COVID-19 vaccine boosters recommended for long-term care residents, national advisory committee says
Recommendation does not apply to seniors living independently in the community
Canadian seniors living in long-term care homes and other congregate-care settings should get COVID-19 vaccine booster shots, Canada's vaccine advisory body recommends.
Residents of such sites, including retirement homes and assisted-living facilities, "are at increased risk for COVID-19 infection because of their daily interactions with other residents and staff," said the National Advisory Committee on Immunization (NACI) in updated guidance released online Tuesday.
"They are also at increased risk for severe disease because of their age and underlying medical conditions."
The rise of the more transmissible delta variant is one reason to offer maximum protection to vulnerable people in congregate-living environments, the recommendation said.
The amount of time that has passed since residents received their initial vaccinations is a factor in the recommendation — given that older adults may "have a less durable response to vaccines and/or past infection compared to younger adults."
"Older Canadians residing in congregate-living settings were prioritized for the COVID-19 vaccine when the vaccines were first authorized; therefore, many completed their COVID-19 vaccination series early in the vaccine rollout, leaving more time for waning should it occur," NACI said.
Many long-term care residents had their initial COVID-19 shots spaced out over shorter intervals based on the manufacturers' guidance — 21 days between doses for Pfizer-BioNTech (Comirnaty) and 28 days for Moderna (Spikevax).
Current evidence now suggests that longer intervals between doses result in higher immune responses, NACI said, and therefore the original schedule may have contributed to "more rapid waning of protection, including against variants of concern."
Potential signs of waning immunity in LTC homes
Dr. Allison McGeer, a medical microbiologist and infectious disease specialist at Mount Sinai Hospital in Toronto, said she welcomes NACI's recommendation because there is data that suggests immunity may be waning among long-term care residents.
McGeer is the lead author of a recent preprint study (meaning it has not yet been peer-reviewed) that found much lower levels of neutralizing antibody response against coronavirus among long-term care residents compared to the staff who cared for them.
It's "probable" that booster shots will help, McGeer told CBC News after NACI's announcement.
Ontario long-term care homes have already started administering boosters, she said, and her group will be studying what happens with that demographic.
"This is our opportunity to make sure that we're doing everything we can [to protect long-term care residents]," McGeer said.
In addition to preventing serious illness and death, the goal of bolstering protection as much as possible is to prevent outbreaks in long-term care homes, which force residents back into isolation and drastically affects their quality of life, she said.
Boosters not yet needed for all seniors, expert says
Dr. Samir Sinha, director of geriatrics at Mount Sinai and University Health Network hospitals in Toronto, also applauded the move to provide booster shots to long-term care residents.
Although he would have liked to see the recommendation come out sooner, NACI was right to make it specific to people living in long-term care or other congregate-living environments, Sinha said, noting it should not yet be extrapolated to apply to all seniors.

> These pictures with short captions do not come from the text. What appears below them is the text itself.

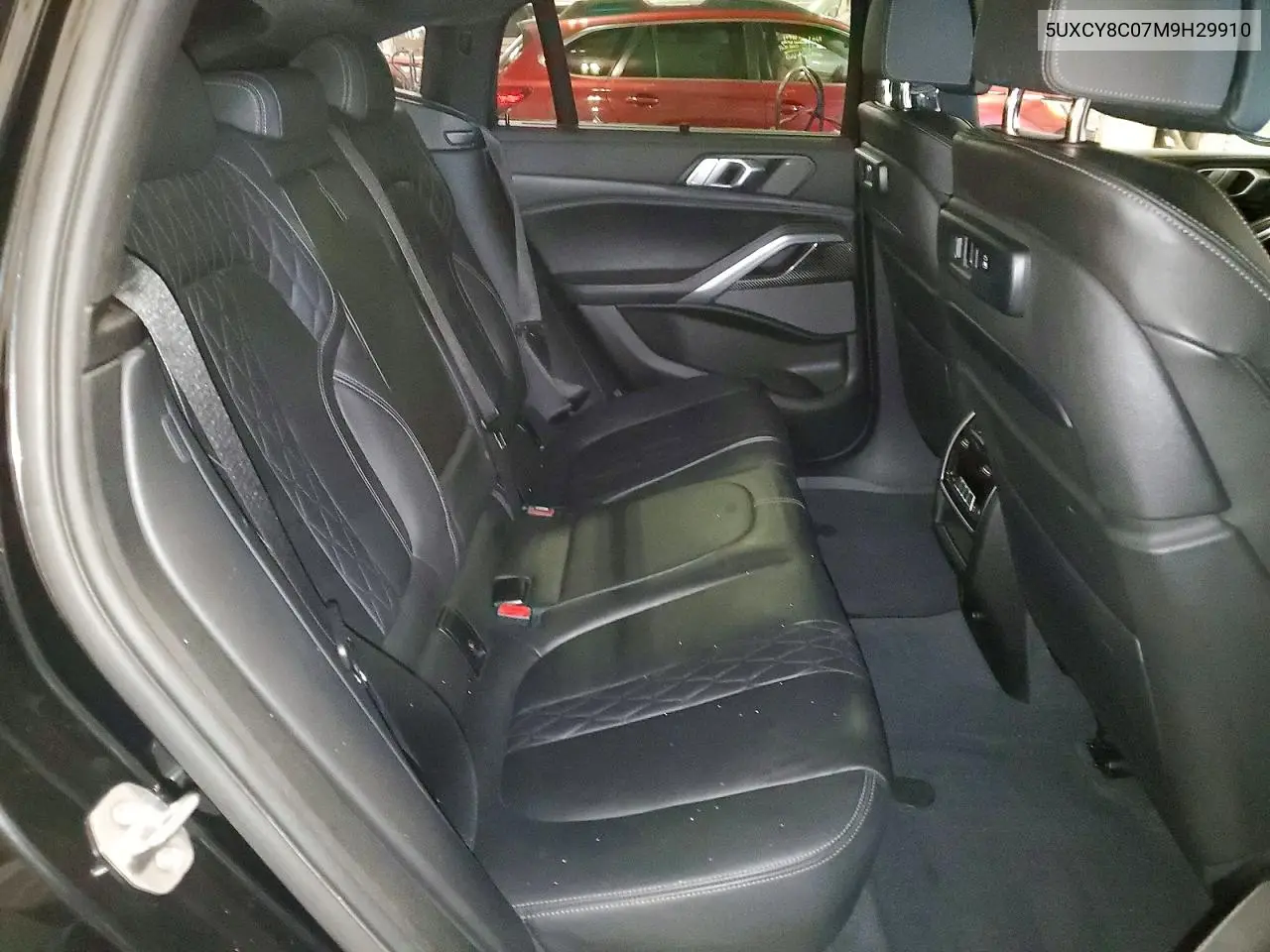 2021 BMW X6 M50I VIN: 5UXCY8C07M9H29910 Lot: 57242866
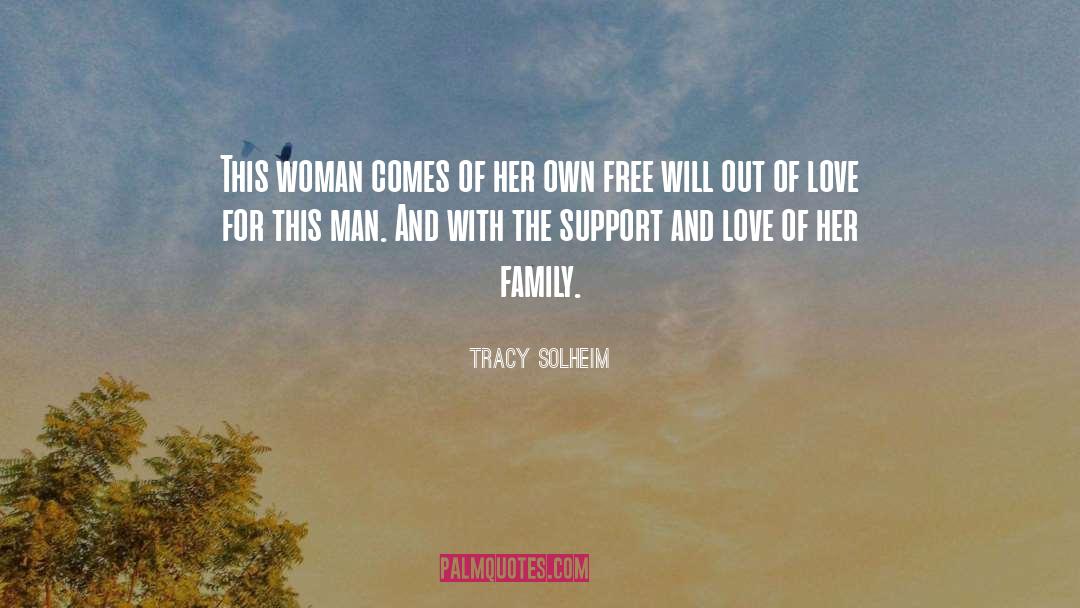 Tracy Solheim Quotes: This woman comes of her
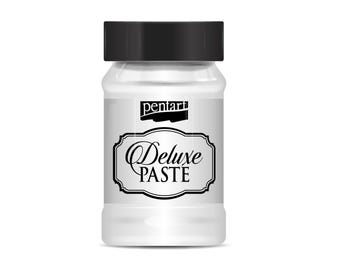 Pearl White | Deluxe Paste 100ml | Craft Paint | Pentart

At this point, he said, he doesn't see a need for the recent U.S. recommendation — that everyone aged 65 and older should be eligible for a booster shot — to be applied in Canada.
"It's about degrees of risk," Sinha said.
Evidence of waning immunity, together with the risks of congregate living — including contact with health-care workers who may not be vaccinated — and the fact that people who live in long-term care homes are usually there because they have serious health conditions, are all reasons that booster shots are a good idea for seniors living in those settings, he said.
The next group of people who should be approved for booster shots, Sinha said, should be seniors who rely on home care — because they share many of the same risk factors as those living in long-term care, including serious health issues and multiple caregivers coming in and out.
"A lot of community-dwelling older adults are actually relatively healthy. They do not have the [same] degree of risk," Sinha said.
It's important to be "very measured" with decisions about who gets booster shots, he said.
"A third of the world's population hasn't even received a first dose of the vaccine," Sinha said. "The longer that we have other populations that aren't even getting a single dose, it puts the entire global population at risk of new mutations or new variants."
That poses a bigger risk to most people than not getting a booster shot, Sinha said.
In its guidance, NACI noted that its booster shot recommendation for residents of long-term care homes is not the same as recommending a third dose as part of the initial vaccination schedule.
"The intent of a booster dose is to restore protection that may have waned over time in individuals who responded adequately to a primary vaccine series," the advisory committee said.
That's different than the recommendation NACI issued just over two weeks ago for moderately to severely immunocompromised Canadians. People who are immunocompromised should receive three doses of COVID-19 vaccine as part of the standard immunization schedule, NACI said, because they may not mount an adequate immune response to two doses in the first place.